The point-to-point (P2P) error, endowed with an elastic map \(\Pi\), can be formulated as: \[ \mathbf{e}_{\mathrm{P2P}}(s,t)=\mathbf{x}(s,t)-\left(\mathbf{R}^*\bar{\mathbf{x}}(\Pi(s,t))+\mathbf{t}^*\right), \tag{4} \] where \(\mathbf{x}(s,t),\bar{\mathbf{x}}(\Pi(s,t))\in\mathbb{R}^2\) are the extrinsic coordinates of the current and target contour points respectively. Transform \((\mathbf{R}^*, \mathbf{t}^*)\) is the orthogonal Procrustes rigid transform (Al-Aifari et al., 2013) that, by removing the rigid translation and rotation component from the point-to-point error, minimises the energy: \[ E_{\mathrm{P2P}}(\gamma(t),\bar{\gamma})=\begin{matrix} \\ \text{min}\\ \mathbf{R}^*,\mathbf{t}^*,\Pi \end{matrix} \int_{0}^{l(t)}\mathbf{e}_{\mathrm{P2P}}^\intercal\mathbf{e}^{}_{\mathrm{P2P}}\mathrm{d}s. \tag{5} \] Alternatively, energy \(E_{\mathrm{FT}}\) is defined in the frequency domain through the Fourier Transform. Consider the complex function \(z(s)=x(s)+y(s)i\), where the \(x(s)\) coordinates of \(\gamma(s)\) constitute the real term and the \(y(s)\) coordinates the imaginary term. The complex Fourier coefficients \(c_n,\bar{c}_n\) obtained from \(z(s),\bar{z}(\Pi(s))\) lead to the Fourier-based energy: \[ E_{\mathrm{FT}}(\gamma(t),\bar{\gamma})=\begin{matrix} \\ \text{min} \\ \Pi \end{matrix}\sum_{n=-\infty}^{\infty}\left | c_n-\bar{c}_n \right |^2. \tag{6} \] Note that the summation bounds in (6) can be truncated thus allowing to filter out high frequency (nosiy) components.
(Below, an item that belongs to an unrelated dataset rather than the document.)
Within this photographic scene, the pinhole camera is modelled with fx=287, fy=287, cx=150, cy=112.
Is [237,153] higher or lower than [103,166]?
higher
Shape energies \(E_{\mathrm{P2P}}\) and \(E_{\mathrm{FT}}\), defined in (5) and (6) respectively, are equivalent (up to a Procrustes transform).
The proof follows from the direct application of Parseval's Theorem (Parseval, 1806) to (6): \[ \sum_{n=-\infty}^{\infty}\left | c_n-\bar{c}_n \right |^2 =\int_{0}^{l(t)}\left | z(s)-\bar{z}(\Pi(s)) \right |^2 \mathrm{d}s \\ =\int_{0}^{l(t)}\| \mathbf{x}(s)-\mathbf{\bar{x}}(\Pi(s)) \|^2 \mathrm{d}s= \int_{0}^{l(t)}\mathbf{e}_{\mathrm{P2P}}^\intercal\mathbf{e}^{}_{\mathrm{P2P}}\mathrm{d}s. \tag{7} \]
2.4 Validation of $E_{\mathrm{MSN}}$ for OCSC
In this section we validate \(E_{\mathrm{MSN}}\), through experiments and simulations, as a metric that allows to quantify deformation and as a shape error that produces lower deformation paths in shape control.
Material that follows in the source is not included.